Oakleigh Thorne - President, CEO & Director
ZTE, no. It doesn't cause any lines to delay. First of all, the -- Next Gen is really not a line-fit issue. It's not in Commercial Aviation until it's in the RJ market. So that's a long way off. In terms of the mainline fleets, we basically fixed 2Ku at this point. It'd be fully fixed well before it would be on line-fit anyhow. And it hasn't affected the speed of our line-fit progress at all. Okay. So second question was around giving away our negotiating strategy on future contracts. And I don't think I'm going to give away our negotiating strategy on future contracts. So the third question was what again?
Robert Ari Gutman - Senior Analyst
On the airline-directed model, you were impacted this quarter because you said the airline overpriced. So it reduced revenue to you on a per session or per megabit basis. But how exposed are you to their -- with the balance of their control versus your stability?
Oakleigh Thorne - President, CEO & Director
Yes. So in the airline-directed model, they have pricing control. And in this particular case and because it's a large case, the way it was priced has not optimized demand. Generally, it has done a good -- hasn't had a very positive impact on demand. So if you believe that airlines want to anger their customers and decrease penetration of IFC, then we'd be in a lot of risk. I personally think that airlines want to improve customer satisfaction and want to have high-quality in-flight connectivity and want to have more penetration, at least that's what they all tell us. So generally, I think that aligns their interest with ours, which is driving usage or sessions. Typically, we are getting paid by sessions. In some cases, we may get paid by megabits. The deals do vary a lot depending on how the airline wants to structure them.

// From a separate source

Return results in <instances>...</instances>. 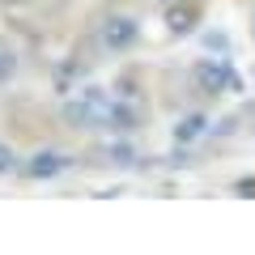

Robert Ari Gutman - Senior Analyst
Is there a minimum associated with that, like a monthly minimum, (inaudible)? Anything like that in some of these contracts?
Oakleigh Thorne - President, CEO & Director
I don't want to get into all of the nefarious details of different contracts because there's a lot of them. And I might -- out of 22 contracts, I might get a clause wrong. So -- but generally, the way to think about it is that volume and usage are good for us.
Operator
And I'm showing no further questions in queue at this time. I would like to turn the conference back over to Oakleigh Thorne, the company's CEO, for closing remarks.
Oakleigh Thorne - President, CEO & Director
Thank you very much, everybody, for attending our call today. I guess I'd like to finish up with a couple of comments.
First of all, yes, we are having our issues right now, but I really believe the future is bright for this company. Passengers want connectivity. Airlines want to provide it. Providing connectivity at 36,000 feet and 600 miles per hour is a really hard thing to do, and we are really good at it. And in fact, I would say that we are the best at it. So as long as you believe that connectivity is going to grow, you've got to believe that Gogo is going to have a positive future.
I talked a lot today about our plan. We have -- once our plan's complete, we intend to become more active on the Investor Relations front. And in that context, I look forward to continuing our dialogue, sharing our plans and ultimately, sharing our results.
Have a good day. Thank you.
Operator
Ladies and gentlemen, thank you for your participation in today's conference. This concludes the program. You may now disconnect. Everyone have a great day.